Na semana passada, o escândalo dos grampos telefônicos ilegais descoberto pela revista Semana foi a principal manchete nas bancas e a conversa do dia em alguns blogs da Colômbia. Na quinta-feira, 26 de fevereiro, o presidente Álvaro Uribe anunciou [en] que o Departamento Administrativo de Segurança (DAS, em espanhol) não está mais autorizado a interceptar nenhum suspeito e que “além da ordem judicial, terá que fazê-lo com a Polícia Nacional e, excepcionalmente, com outra das instituições das nossas Forças Armadas”.

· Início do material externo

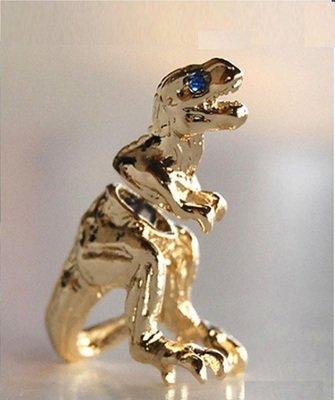 GOLD Alloy Dragon Dinosaur stud Ear Clip earrings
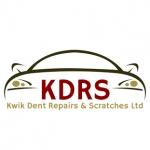 Kwik Dents Repairs & Scratches Ltd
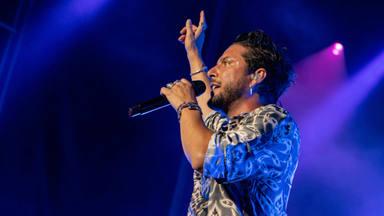 Manuel Carrasco confirma conciertos España en 2020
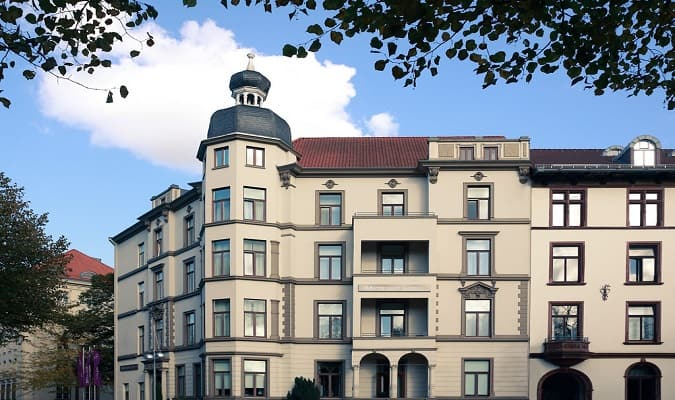Hotel Mercure Hannover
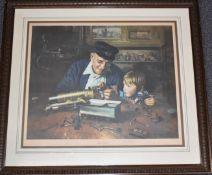 David Shepherd signed limited edition (24/850) print Grandpa's Workshop, 58 x 68cm, in wooden frame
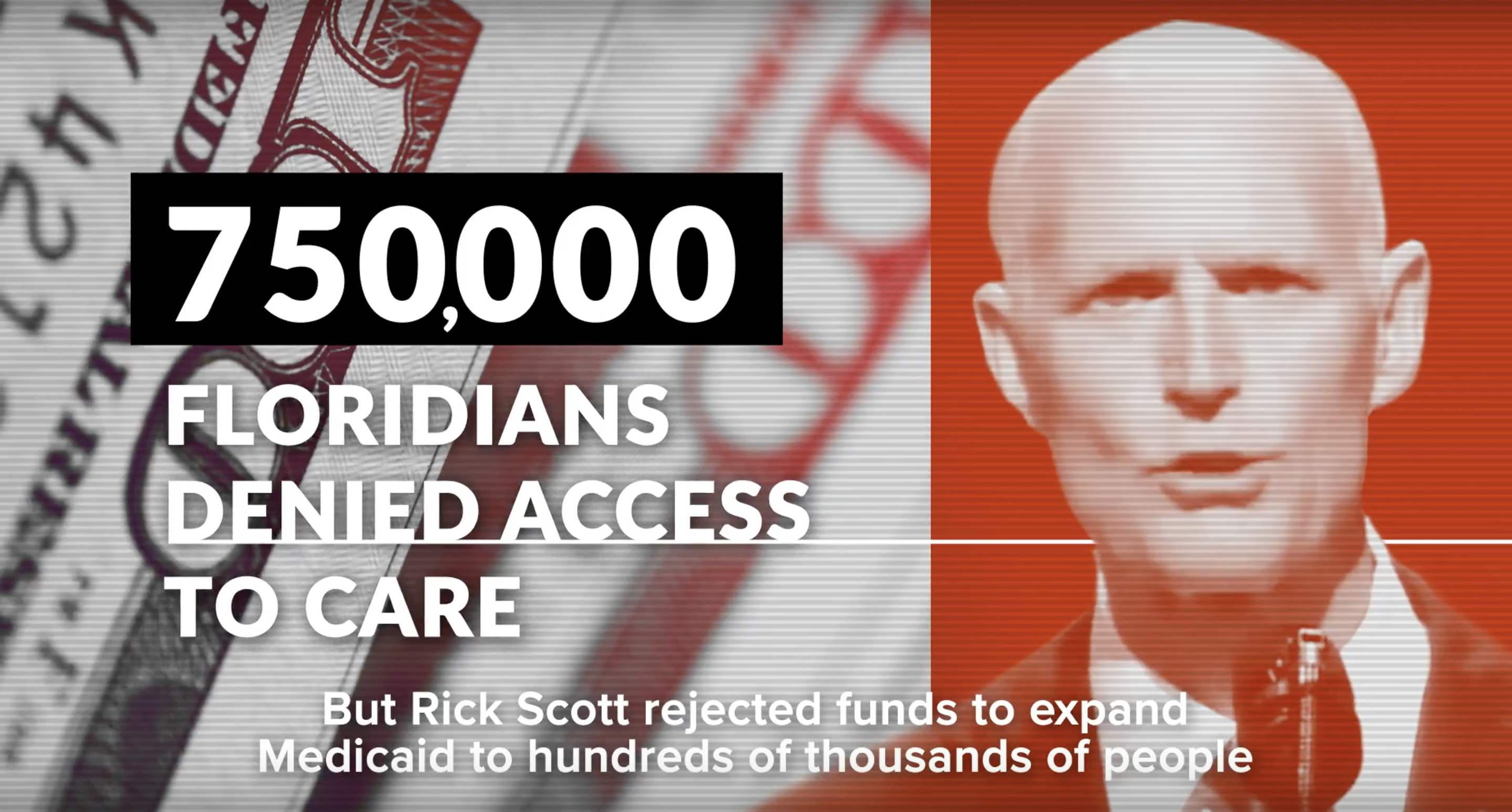 New Advertisement Attacks Governor Scott on Medicaid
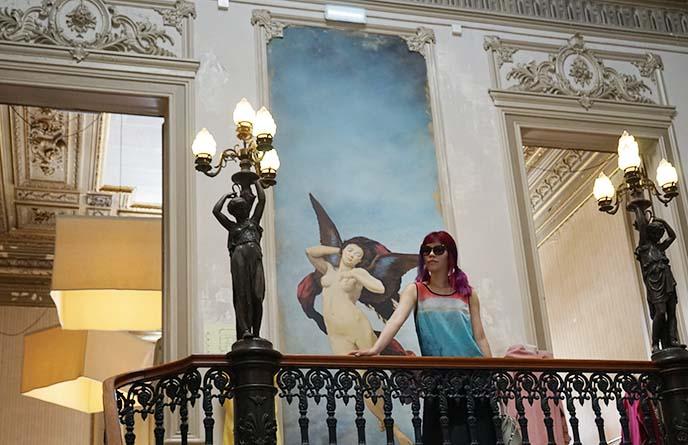 lisbon portuguese art, architecture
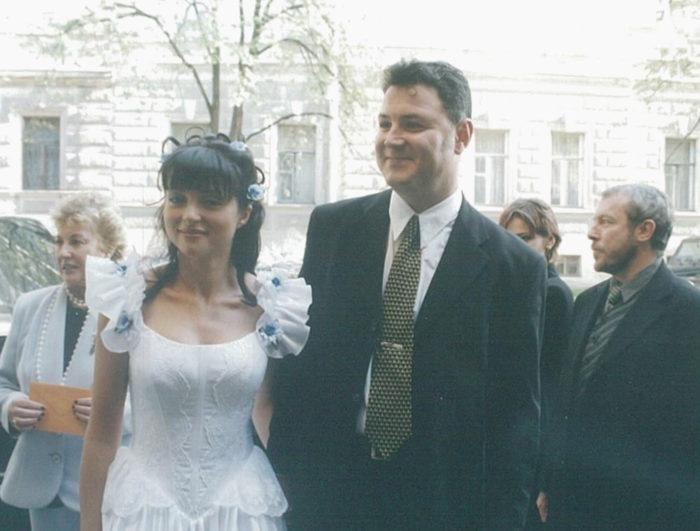 Анна Банщикова: кто ее муж, актер ли он и сколько детей в семье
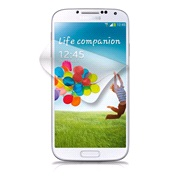Displayfolie Samsung Galaxy S4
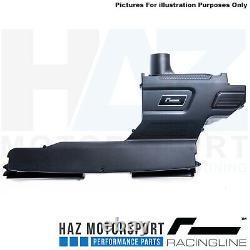 Racingline Vwr R600 Induction Intake Kit/turbo Muffler/tuyau D'admission/coude Mqb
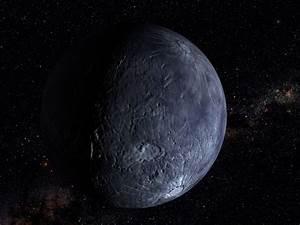 Hubble Spots an Icy World Far Beyond Pluto (artist's ...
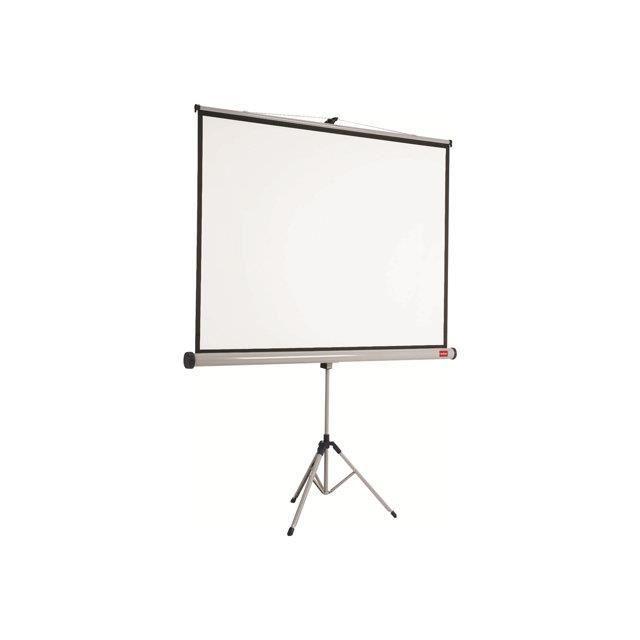 nobo ecran de projection sur tr pied 4 3 mat achat vente ecran de projection ecran. Black Bedroom Furniture Sets. Home Design Ideas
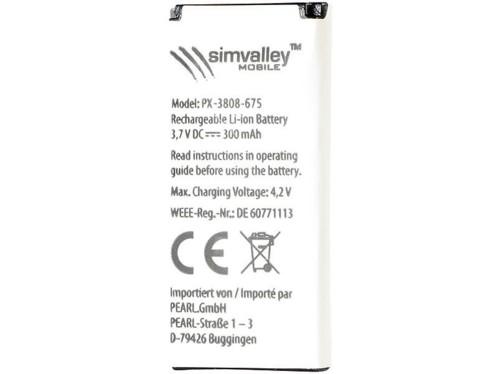 Batterie supplémentaire pour Téléphones-oreillettes SHX-660.duo et SHX-670.duo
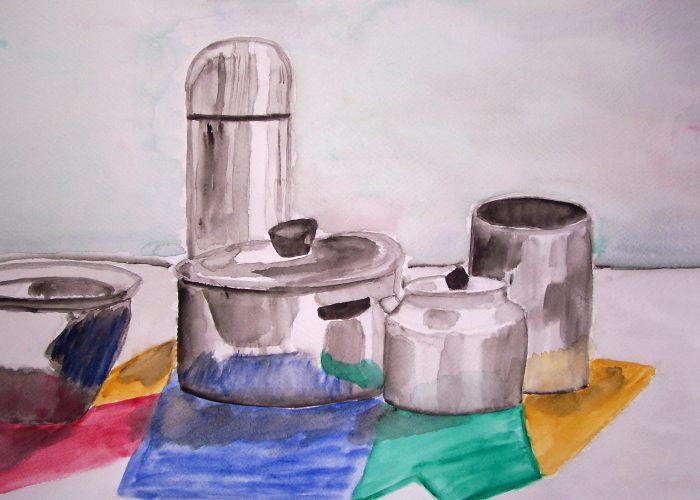aquarel zilveren potten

Em Censura 2.0 [es], Jkrincon diz ao presidente Uribe que tem “medo” e faz algumas perguntas sobre o tema:

  • ¿Cómo es posible, que en un país blindado por la seguridad democrática, una mafia sea capaz de infiltrarse en el departamento encargado de la inteligencia nacional?
  • ¿Cómo es posible, que un organismo subordinado directamente al presidente de la república, haya sufrido varios escandalos por el mismo tema en menos de 6 años?
  • ¿Donde están las reformas prometidas después de cada escandalo?
  • ¿Cuando las investigaciones darán frutos?
  • Sí la seguridad de nuestro país ha mejorado tanto, sí los grupos que atentan contra la integridad del estado han perdido poder, ¿Cómo es posible que puedan espiar a periodistas, políticos e, incluso, miembros del alto gobierno?
  • Sí el presidente no sabía nada, sí el director del DAS no tenía sospechas de infiltrados en su institución, ¿Cómo hacen estas mafias, en el país de la seguridad democrática, para operar de forma tan efectiva?
  • ¿Por qué, si la corte suprema de justicia había denunciado irregularidades en los miembros del DAS, no se realizaron investigaciones?
  • ¿Por qué es más efectivo el equipo de investigadores de una revista que todos los inocentes encargados de la inteligencia en nuestra nación?
  • Sí las FARC están derrotadas, ¿Quién conforma la mafia que nos ataca? o ¿Acaso no están tan debilitadas como el gobierno afirma?
  • Como é possível, que em um país blindado pela garantia democrática, que uma máfia seja capaz de infiltrar-se no departamento responsável da inteligência nacional?
  • Como é possível que um órgão subordinado diretamente ao presidente da república tenha sofrido vários escândalos pelo mesmo assunto em menos de 6 anos?
  • Onde estão as reformas prometidas depois de cada escândalo?
  • Quando as investigações darão frutos?
  • Se a segurança do nosso país melhorou tanto, se os grupos que ameaçam a integridade do estado perderam poder, como é possível que possam espionar jornalistas, políticos e, inclusive, membros do alto governo?
  • Se o presidente não sabia nada, se o diretor do DAS não tinha suspeitas de infiltrados em sua instituição, como é que as máfias, no país da garantia democrática, fazem para operar de forma tão eficaz?
  • Por que, se o supremo tribunal de justiça havia denunciado irregularidades dos membros do DAS, não foram realizadas investigações?
  • Por que é mais eficiente a equipe de investigadores de uma revista do que todos os inocentes encarregados da inteligência de nossa nação?
  • Se as FARC estão derrotadas, quem compõe a máfia que nos ataca? Ou, por acaso, não estariam tão debilitadas como afirma o governo?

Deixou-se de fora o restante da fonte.